Supplied records:
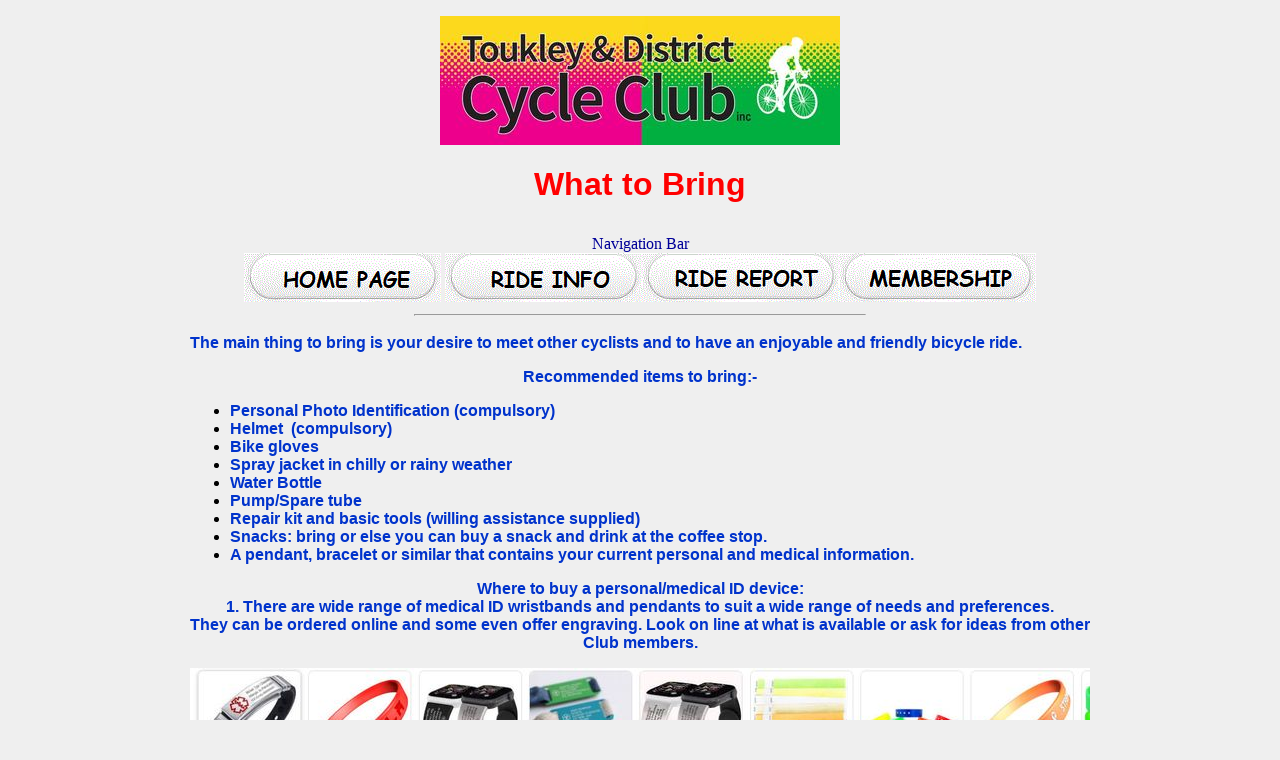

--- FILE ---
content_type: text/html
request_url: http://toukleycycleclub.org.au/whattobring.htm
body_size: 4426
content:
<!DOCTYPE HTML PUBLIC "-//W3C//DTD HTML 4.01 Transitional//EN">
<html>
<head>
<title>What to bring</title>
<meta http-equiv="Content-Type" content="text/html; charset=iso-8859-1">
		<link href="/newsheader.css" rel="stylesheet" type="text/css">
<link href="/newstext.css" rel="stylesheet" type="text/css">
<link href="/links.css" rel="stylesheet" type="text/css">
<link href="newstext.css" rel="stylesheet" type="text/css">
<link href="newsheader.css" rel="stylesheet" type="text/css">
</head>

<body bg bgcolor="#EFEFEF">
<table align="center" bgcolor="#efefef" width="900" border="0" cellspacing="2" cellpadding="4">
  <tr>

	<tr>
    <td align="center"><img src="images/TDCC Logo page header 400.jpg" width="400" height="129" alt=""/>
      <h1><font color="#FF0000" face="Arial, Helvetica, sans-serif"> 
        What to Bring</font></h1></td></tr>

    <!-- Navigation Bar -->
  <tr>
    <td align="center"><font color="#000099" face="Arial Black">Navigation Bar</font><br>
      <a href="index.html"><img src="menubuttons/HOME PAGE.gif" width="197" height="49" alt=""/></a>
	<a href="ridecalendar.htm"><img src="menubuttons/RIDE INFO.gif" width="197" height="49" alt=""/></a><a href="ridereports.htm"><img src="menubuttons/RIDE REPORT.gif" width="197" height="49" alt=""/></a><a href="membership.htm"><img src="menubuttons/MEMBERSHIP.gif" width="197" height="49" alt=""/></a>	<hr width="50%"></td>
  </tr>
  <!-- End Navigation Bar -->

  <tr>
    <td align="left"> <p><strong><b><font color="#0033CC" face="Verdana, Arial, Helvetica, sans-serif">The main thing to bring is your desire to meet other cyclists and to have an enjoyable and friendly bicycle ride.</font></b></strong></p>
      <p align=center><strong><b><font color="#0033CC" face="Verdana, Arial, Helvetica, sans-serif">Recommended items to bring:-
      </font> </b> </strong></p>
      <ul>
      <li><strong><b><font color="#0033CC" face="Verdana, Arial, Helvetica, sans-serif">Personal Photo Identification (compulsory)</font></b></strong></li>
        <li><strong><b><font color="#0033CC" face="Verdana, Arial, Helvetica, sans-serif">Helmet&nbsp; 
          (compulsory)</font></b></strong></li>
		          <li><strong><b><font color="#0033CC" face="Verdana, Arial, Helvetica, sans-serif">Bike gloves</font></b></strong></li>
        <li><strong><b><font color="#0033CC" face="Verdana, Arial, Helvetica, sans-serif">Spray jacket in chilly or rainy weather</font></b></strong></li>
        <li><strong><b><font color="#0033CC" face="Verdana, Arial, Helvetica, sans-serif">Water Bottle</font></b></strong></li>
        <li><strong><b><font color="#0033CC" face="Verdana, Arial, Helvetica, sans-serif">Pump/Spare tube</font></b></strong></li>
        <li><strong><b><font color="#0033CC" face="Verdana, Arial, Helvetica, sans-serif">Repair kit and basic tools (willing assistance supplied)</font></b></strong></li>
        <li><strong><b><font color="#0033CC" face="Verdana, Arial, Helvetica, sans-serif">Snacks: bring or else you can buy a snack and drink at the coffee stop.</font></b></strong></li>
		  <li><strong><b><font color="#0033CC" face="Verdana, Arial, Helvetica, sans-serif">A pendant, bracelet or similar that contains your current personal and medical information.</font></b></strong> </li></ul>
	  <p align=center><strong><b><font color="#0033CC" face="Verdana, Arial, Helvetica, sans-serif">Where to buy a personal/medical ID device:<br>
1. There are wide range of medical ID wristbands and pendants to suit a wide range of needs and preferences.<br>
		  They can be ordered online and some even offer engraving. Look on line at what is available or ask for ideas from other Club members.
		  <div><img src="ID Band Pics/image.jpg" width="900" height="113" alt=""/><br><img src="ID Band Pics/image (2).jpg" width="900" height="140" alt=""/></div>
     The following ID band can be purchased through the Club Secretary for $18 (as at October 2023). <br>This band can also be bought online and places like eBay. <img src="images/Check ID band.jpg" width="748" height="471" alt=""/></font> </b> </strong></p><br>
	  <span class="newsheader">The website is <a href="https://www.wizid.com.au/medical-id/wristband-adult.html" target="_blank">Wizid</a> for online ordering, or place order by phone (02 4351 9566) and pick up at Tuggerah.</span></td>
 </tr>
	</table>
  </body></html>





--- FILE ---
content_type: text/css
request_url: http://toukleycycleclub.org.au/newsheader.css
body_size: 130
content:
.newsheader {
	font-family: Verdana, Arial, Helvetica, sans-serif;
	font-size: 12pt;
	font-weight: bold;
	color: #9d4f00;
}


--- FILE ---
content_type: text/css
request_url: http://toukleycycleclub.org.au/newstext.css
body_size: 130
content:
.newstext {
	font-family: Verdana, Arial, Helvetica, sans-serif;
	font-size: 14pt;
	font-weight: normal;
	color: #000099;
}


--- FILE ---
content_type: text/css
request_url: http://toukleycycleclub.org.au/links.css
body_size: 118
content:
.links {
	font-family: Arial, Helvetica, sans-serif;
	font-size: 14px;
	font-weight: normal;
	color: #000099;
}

...

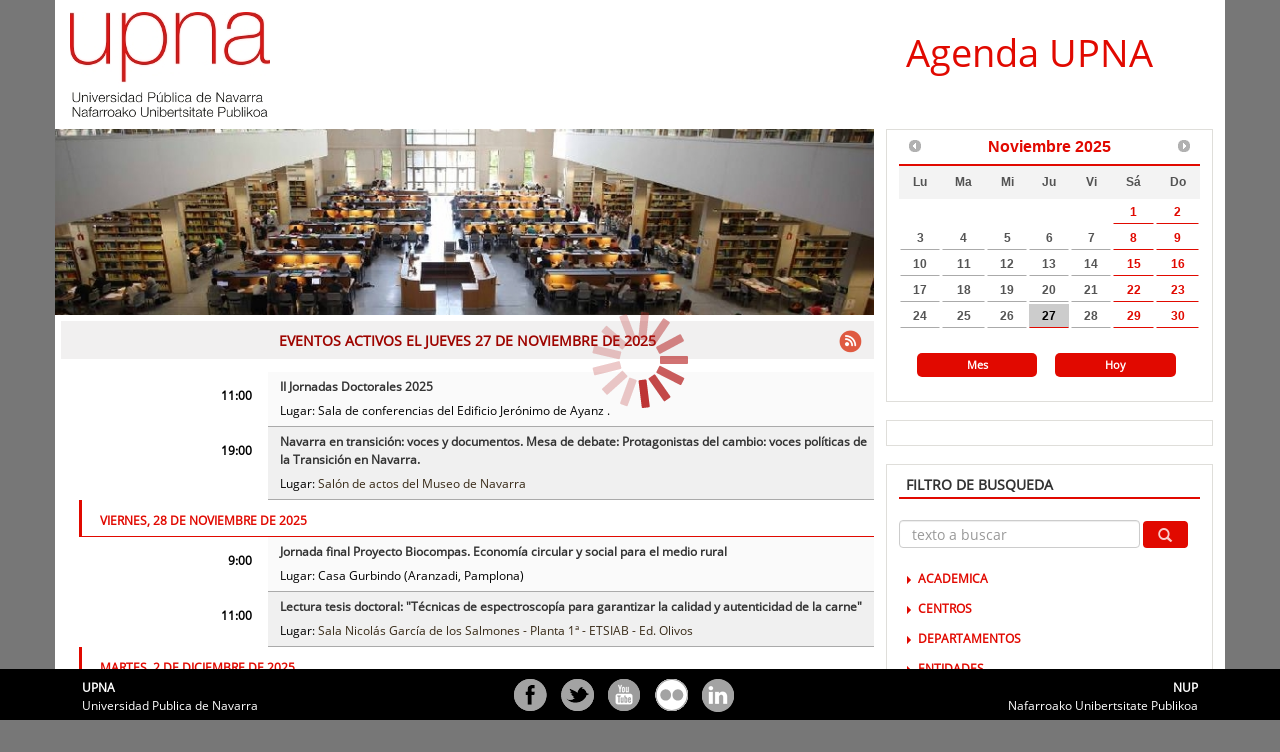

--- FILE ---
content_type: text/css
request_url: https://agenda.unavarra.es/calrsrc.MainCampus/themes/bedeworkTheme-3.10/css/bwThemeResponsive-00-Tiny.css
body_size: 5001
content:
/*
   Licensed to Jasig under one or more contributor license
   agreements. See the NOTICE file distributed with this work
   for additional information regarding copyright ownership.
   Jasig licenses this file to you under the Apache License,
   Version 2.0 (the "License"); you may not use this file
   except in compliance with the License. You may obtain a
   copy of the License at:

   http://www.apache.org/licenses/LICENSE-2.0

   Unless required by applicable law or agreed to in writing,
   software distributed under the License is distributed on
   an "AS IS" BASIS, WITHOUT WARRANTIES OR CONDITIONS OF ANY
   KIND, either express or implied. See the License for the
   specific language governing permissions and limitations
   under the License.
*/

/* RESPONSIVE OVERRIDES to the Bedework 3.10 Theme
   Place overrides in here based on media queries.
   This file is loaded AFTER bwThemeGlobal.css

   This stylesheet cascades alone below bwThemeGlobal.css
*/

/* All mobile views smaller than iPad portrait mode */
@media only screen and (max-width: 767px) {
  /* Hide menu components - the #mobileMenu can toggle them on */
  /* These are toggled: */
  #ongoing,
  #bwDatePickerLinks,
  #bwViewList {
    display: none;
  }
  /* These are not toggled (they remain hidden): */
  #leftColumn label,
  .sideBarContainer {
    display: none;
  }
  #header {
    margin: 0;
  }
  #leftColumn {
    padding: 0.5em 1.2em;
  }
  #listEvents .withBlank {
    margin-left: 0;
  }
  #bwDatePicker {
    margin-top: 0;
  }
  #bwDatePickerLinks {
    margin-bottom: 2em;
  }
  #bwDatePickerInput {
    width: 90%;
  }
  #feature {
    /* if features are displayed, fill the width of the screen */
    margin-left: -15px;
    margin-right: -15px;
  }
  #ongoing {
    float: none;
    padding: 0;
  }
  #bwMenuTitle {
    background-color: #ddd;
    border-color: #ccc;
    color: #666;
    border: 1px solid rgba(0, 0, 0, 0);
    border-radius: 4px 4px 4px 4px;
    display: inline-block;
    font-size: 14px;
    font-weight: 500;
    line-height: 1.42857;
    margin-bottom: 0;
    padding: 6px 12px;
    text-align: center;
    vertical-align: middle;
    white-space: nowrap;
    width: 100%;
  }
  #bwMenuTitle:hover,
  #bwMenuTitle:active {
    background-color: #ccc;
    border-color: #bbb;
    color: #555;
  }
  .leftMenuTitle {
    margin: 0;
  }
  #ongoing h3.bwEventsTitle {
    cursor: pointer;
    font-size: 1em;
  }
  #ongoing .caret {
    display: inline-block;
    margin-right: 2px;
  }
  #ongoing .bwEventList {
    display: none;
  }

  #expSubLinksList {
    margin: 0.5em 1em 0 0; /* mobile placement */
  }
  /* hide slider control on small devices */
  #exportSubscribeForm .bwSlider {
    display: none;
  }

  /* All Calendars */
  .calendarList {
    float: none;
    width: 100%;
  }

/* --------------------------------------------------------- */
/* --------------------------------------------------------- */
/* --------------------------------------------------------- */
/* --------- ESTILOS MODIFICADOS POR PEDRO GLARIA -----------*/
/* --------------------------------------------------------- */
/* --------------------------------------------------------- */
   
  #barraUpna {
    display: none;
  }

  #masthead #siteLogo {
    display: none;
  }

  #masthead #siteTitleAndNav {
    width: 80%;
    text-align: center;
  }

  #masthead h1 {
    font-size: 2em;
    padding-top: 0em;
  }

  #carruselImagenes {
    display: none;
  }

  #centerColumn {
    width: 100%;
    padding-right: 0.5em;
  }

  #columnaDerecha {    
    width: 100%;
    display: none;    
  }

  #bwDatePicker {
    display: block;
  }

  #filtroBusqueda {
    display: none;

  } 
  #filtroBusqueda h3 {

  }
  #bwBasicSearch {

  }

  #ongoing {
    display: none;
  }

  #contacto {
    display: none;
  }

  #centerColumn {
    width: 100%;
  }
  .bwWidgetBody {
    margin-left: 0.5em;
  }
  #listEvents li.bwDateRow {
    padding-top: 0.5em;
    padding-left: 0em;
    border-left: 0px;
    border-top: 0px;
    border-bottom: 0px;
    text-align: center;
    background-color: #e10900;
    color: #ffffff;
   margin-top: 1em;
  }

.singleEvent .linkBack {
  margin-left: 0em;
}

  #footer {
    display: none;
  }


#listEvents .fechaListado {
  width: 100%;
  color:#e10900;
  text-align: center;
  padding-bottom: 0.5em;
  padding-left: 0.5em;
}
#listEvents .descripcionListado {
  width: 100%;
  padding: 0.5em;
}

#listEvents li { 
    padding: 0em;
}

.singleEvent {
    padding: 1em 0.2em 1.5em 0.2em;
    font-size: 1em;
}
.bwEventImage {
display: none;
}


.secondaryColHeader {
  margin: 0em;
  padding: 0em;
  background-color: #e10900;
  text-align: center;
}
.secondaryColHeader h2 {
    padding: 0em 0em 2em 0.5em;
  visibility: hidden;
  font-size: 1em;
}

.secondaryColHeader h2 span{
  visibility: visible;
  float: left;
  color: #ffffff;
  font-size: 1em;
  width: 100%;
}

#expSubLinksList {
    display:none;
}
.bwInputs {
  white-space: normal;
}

Aim of the task: Among the lines of the data above, find those with the word "singleEvent" and show them.

Your solution:
.singleEvent .linkBack {
.singleEvent {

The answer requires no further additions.